ABOUT THIS EXERCISE: Copy the stretch of the shrimp-freshness film text from "In this study, different" through "smart label indicator.", replacing "shrimp" with "prawn" everywhere it appears.

SUPPLIED PASSAGE:
- Opening Delimiter -

Figure 2. Mechanical properties of the PVA/PTA films (a); DPPH radical scavenging activity of PVA/PTA films (b),and FTIR spectra of PVA and PVA/PTA films (c).

Figure 2. Mechanical properties of the PVA/PTA films (a); DPPH radical scavenging activity of PVA/PTA films (b),and FTIR spectra of PVA and PVA/PTA films (c).

3.8. Application of PVA/PTA films for monitoring shrimp freshness

Fresh shrimp freshness was examined in PVA/PTA films with different concentrations of PTA at 4°C with Figure 3 Enzymes and microorganisms are the main factors in the spoilage of aquatic products, a process that is often accompanied by a rise in pH and the production of volatile compounds such as ammonia and amines during protein degradation, which enhances the fresh shrimp off-flavor [30,32]. Nitrogen-containing compounds containing alkaline pH can cause changes in the structure of PTA, which can result in color changes. As shown in Table 3, during a 48-hour storage period, the TVB-N (Total Volatile Basic Nitrogen) levels in the shrimp showed a significant increase, rising from an initial (7.2 ± 0.3) mg per 100g to (28.6 ± 0.01) mg per 100g. As per the Chinese National Standard (GB 2733–2015) for marine fish and shrimp, TVB-N levels should be kept below 30 mg per 100g of consumption. This indicates that after 48 hours of storage, the shrimp samples had nearly reached the spoilage threshold and were deemed unsuitable for consumption. The initial pH value of fish was 7.1, similar with the variation of TVB-N value, which increased gradually during storage at 4°C. Notably, the color changes of the chromatic films correlated closely with the shifts in TVB-N and pH values in the shrimp. Throughout the monitoring period, the variations in color of the colorimetric films became increasingly pronounced as the TVB-N levels rose. Initially, the 5% PVA/PTA film was purple, which then transitioned to blue-green at 48 h, and by 92 h, it had changed to a yellow-green hue, with the ΔE values of film changing from 65.94±0.42 to 30±0.1 (as shown in Table 3). The change of total color difference is obvious and can be recognized by naked eye.

Microbial growth in freshness shrimp during storage of total plate count (TPC) is shown in Table 3. Fresh shrimp limit of acceptable microbiological was 7 log CFU/ g [18]. During the storage, the microorganisms gradually increased incrementally, and the microbial count was about to reach its peak on day 4. As fresh shrimp began to have a slight odor at day 2, the odor was clearly inedible at day 4 and all spoiled at day 5, consistent with the TVB-N value of fresh shrimp. Due to the significant color change of shrimp during storage, the film developed in this study can be used as a colorimetric index to visualize the freshness of shrimp.

4. Conclusions

In this study, different concentrations of PTA were added into PVA to prepare intelligent packaging films, which was used for real-time monitoring of fresh shrimp freshness. The findings indicated that the physiochemical properties of PVA films were functional with PTA that the cooperation of PTA improved the mechanical properties, contact angle and antioxidant activity of PVA, this means that PVA/PTA films have the potential to be used as active packaging materials. However, the elongation at break and barrier were significantly decreased (P$<$0.05) with the addition of PTA. FTIR results showed that there is a chemical interaction between PTA with PVA. When the films were applied to shrimp freshness detection, the visible changes of film were observed, therefore the prepared PVA/PTA films have potential application in intelligent packaging as a smart label indicator.

- Closing Delimiter -

INPUT DATA:

- Opening Delimiter -

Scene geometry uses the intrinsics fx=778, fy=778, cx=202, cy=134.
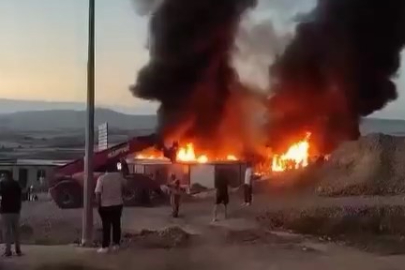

- Closing Delimiter -

TASK OUTPUT:
In this study, different concentrations of PTA were added into PVA to prepare intelligent packaging films, which was used for real-time monitoring of fresh prawn freshness. The findings indicated that the physiochemical properties of PVA films were functional with PTA that the cooperation of PTA improved the mechanical properties, contact angle and antioxidant activity of PVA, this means that PVA/PTA films have the potential to be used as active packaging materials. However, the elongation at break and barrier were significantly decreased (P$<$0.05) with the addition of PTA. FTIR results showed that there is a chemical interaction between PTA with PVA. When the films were applied to prawn freshness detection, the visible changes of film were observed, therefore the prepared PVA/PTA films have potential application in intelligent packaging as a smart label indicator.